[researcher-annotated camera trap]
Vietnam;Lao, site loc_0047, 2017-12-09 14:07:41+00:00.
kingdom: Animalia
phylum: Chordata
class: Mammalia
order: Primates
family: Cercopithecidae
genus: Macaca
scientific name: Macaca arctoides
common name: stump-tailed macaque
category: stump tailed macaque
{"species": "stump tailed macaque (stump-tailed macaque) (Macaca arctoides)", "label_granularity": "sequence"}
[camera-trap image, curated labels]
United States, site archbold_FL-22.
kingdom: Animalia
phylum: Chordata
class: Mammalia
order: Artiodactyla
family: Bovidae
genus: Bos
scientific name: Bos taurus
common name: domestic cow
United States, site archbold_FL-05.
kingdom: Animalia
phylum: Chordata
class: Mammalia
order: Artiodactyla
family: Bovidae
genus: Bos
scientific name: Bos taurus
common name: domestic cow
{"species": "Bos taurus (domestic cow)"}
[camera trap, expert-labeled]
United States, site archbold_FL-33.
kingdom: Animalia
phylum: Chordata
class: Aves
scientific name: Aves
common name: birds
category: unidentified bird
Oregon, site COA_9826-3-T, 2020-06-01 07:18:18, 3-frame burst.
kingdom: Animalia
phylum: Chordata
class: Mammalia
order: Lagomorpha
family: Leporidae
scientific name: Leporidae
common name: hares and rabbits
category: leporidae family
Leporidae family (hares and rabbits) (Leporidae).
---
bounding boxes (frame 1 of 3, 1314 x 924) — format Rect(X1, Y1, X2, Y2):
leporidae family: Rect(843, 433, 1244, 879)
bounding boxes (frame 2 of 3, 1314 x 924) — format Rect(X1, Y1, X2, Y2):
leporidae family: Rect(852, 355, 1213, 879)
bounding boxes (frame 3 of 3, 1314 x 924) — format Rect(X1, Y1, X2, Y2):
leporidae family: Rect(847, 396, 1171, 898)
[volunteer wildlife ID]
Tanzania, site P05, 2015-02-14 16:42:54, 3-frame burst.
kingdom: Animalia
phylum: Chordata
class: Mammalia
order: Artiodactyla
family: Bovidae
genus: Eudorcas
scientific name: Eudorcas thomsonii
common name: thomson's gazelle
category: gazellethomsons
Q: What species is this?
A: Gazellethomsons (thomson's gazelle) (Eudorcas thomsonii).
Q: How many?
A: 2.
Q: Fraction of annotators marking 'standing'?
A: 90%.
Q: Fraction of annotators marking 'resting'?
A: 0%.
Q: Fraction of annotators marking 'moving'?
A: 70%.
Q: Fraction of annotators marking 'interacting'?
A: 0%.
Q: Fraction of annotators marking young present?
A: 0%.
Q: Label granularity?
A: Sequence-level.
· · · · · · ·
• **Problem to solve**:
Write the listing out once more, keeping each word as it is.

• **Written response**:
[researcher-annotated camera trap]
Vietnam;Lao, site loc_0047, 2017-12-09 14:07:41+00:00.
kingdom: Animalia
phylum: Chordata
class: Mammalia
order: Primates
family: Cercopithecidae
genus: Macaca
scientific name: Macaca arctoides
common name: stump-tailed macaque
category: stump tailed macaque
{"species": "stump tailed macaque (stump-tailed macaque) (Macaca arctoides)", "label_granularity": "sequence"}
[camera-trap image, curated labels]
United States, site archbold_FL-22.
kingdom: Animalia
phylum: Chordata
class: Mammalia
order: Artiodactyla
family: Bovidae
genus: Bos
scientific name: Bos taurus
common name: domestic cow
United States, site archbold_FL-05.
kingdom: Animalia
phylum: Chordata
class: Mammalia
order: Artiodactyla
family: Bovidae
genus: Bos
scientific name: Bos taurus
common name: domestic cow
{"species": "Bos taurus (domestic cow)"}
[camera trap, expert-labeled]
United States, site archbold_FL-33.
kingdom: Animalia
phylum: Chordata
class: Aves
scientific name: Aves
common name: birds
category: unidentified bird
Oregon, site COA_9826-3-T, 2020-06-01 07:18:18, 3-frame burst.
kingdom: Animalia
phylum: Chordata
class: Mammalia
order: Lagomorpha
family: Leporidae
scientific name: Leporidae
common name: hares and rabbits
category: leporidae family
Leporidae family (hares and rabbits) (Leporidae).
---
bounding boxes (frame 1 of 3, 1314 x 924) — format Rect(X1, Y1, X2, Y2):
leporidae family: Rect(843, 433, 1244, 879)
bounding boxes (frame 2 of 3, 1314 x 924) — format Rect(X1, Y1, X2, Y2):
leporidae family: Rect(852, 355, 1213, 879)
bounding boxes (frame 3 of 3, 1314 x 924) — format Rect(X1, Y1, X2, Y2):
leporidae family: Rect(847, 396, 1171, 898)
[volunteer wildlife ID]
Tanzania, site P05, 2015-02-14 16:42:54, 3-frame burst.
kingdom: Animalia
phylum: Chordata
class: Mammalia
order: Artiodactyla
family: Bovidae
genus: Eudorcas
scientific name: Eudorcas thomsonii
common name: thomson's gazelle
category: gazellethomsons
Q: What species is this?
A: Gazellethomsons (thomson's gazelle) (Eudorcas thomsonii).
Q: How many?
A: 2.
Q: Fraction of annotators marking 'standing'?
A: 90%.
Q: Fraction of annotators marking 'resting'?
A: 0%.
Q: Fraction of annotators marking 'moving'?
A: 70%.
Q: Fraction of annotators marking 'interacting'?
A: 0%.
Q: Fraction of annotators marking young present?
A: 0%.
Q: Label granularity?
A: Sequence-level.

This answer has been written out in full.